Thirty pts has been enrolled at the time of this primary analysis (Tab1). NSCLC and breast cancer were the prevalent histologies (14 and 10 cases respectively). Twelve pts were chemotherapy naive at the time of BMs diagnosis; 10 pts has received 1 systemic therapy line and 8 pts has received 2 lines or more. Overall, the number of treated lesions was 73, with a median of 1 lesion (range 1-9). All pts underwent SRS, with a median prescription dose (PD) and a median prescription isodose line (IDL) of 24 Gy and 80% respectively. After a 14-month enrollment period, with a median follow-up of 9 months, 6 pts reported distant intracranial failure according to RANO-BM criteria, with a 6-month DBF rate of 20%. Only 1 treated lesion met the criteria for progression, accounting for a 6-month local control (LC) rate of 98%. Six pts died, with a 6-month OS rate of 80%. Radiological radionecrosis was detected in 3 pts (10%), who developed G1 neurological symptoms managed with low-dose dexamethasone.

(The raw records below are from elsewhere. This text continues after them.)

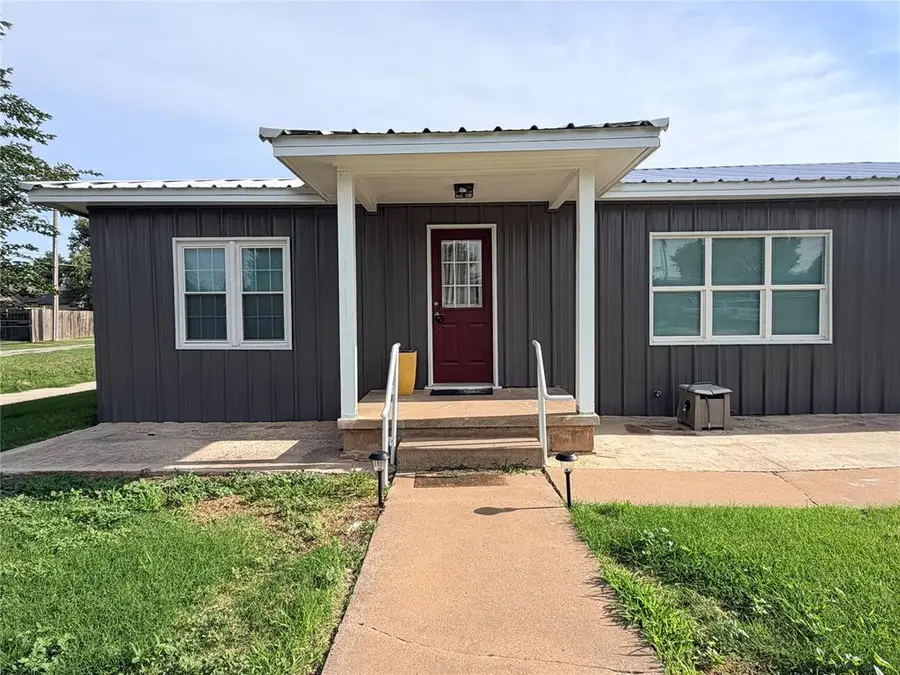 711 E Walnut Street, Fairview, OK 73737 - #2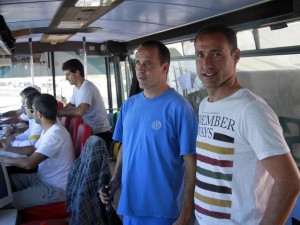 angel_lobo_y_jose_rivero_der_durante_un_campeonato_de_surf_en_punta_blanca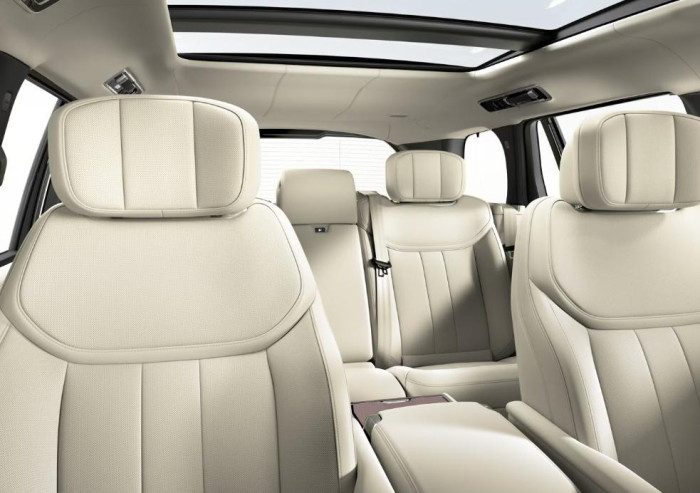 Land Rover Range Rover D350 AUTOBIOGRAPHY LWB 3.0 d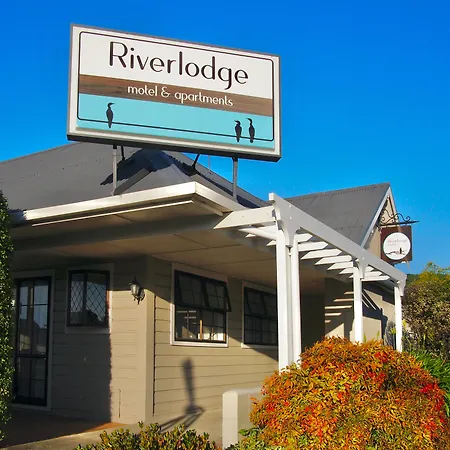Riverlodge Motel-2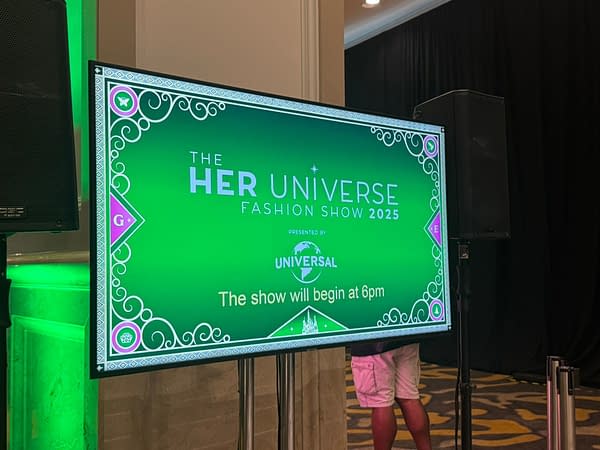 Walking Round San Diego Comic-Con And Into Her Universe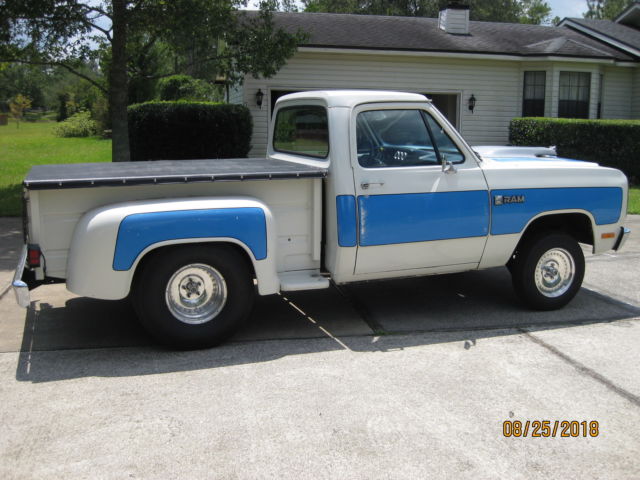1984 Dodge Other Pickups - photo 2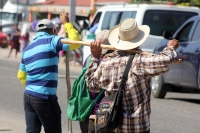 Martes 10 de enero del 2016. Chiapa de Corzo. Las comunidades de Paso Achiote protestan esta mañana en contra del Gasolinazo bloqueando la carretera vieja hacia San Cristóbal de manera intermitente en la salida de esta localidad de la ribera del Grijalva. Martes 10 de enero del 2016. Chiapa de Corzo. Las comunidades de Paso Achiote protestan esta mañana en contra del Gasolinazo bloqueando la carretera vieja hacia San Cristóbal de manera intermitente en la salida de esta localidad de la ribera del Grijalva.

Two pts discontinued SILLBRAIN® assumption due to G1 nausea. No other adverse events were reported.

Conclusion

At about half of our enrollment target, the results show a favorable trend towards 6-month DBF rate reduction. Toxicity proved manageable, consistent with the literature and limited to gastrointestinal effects. A larger sample and longer follow-up is needed to confirm our hypothesis.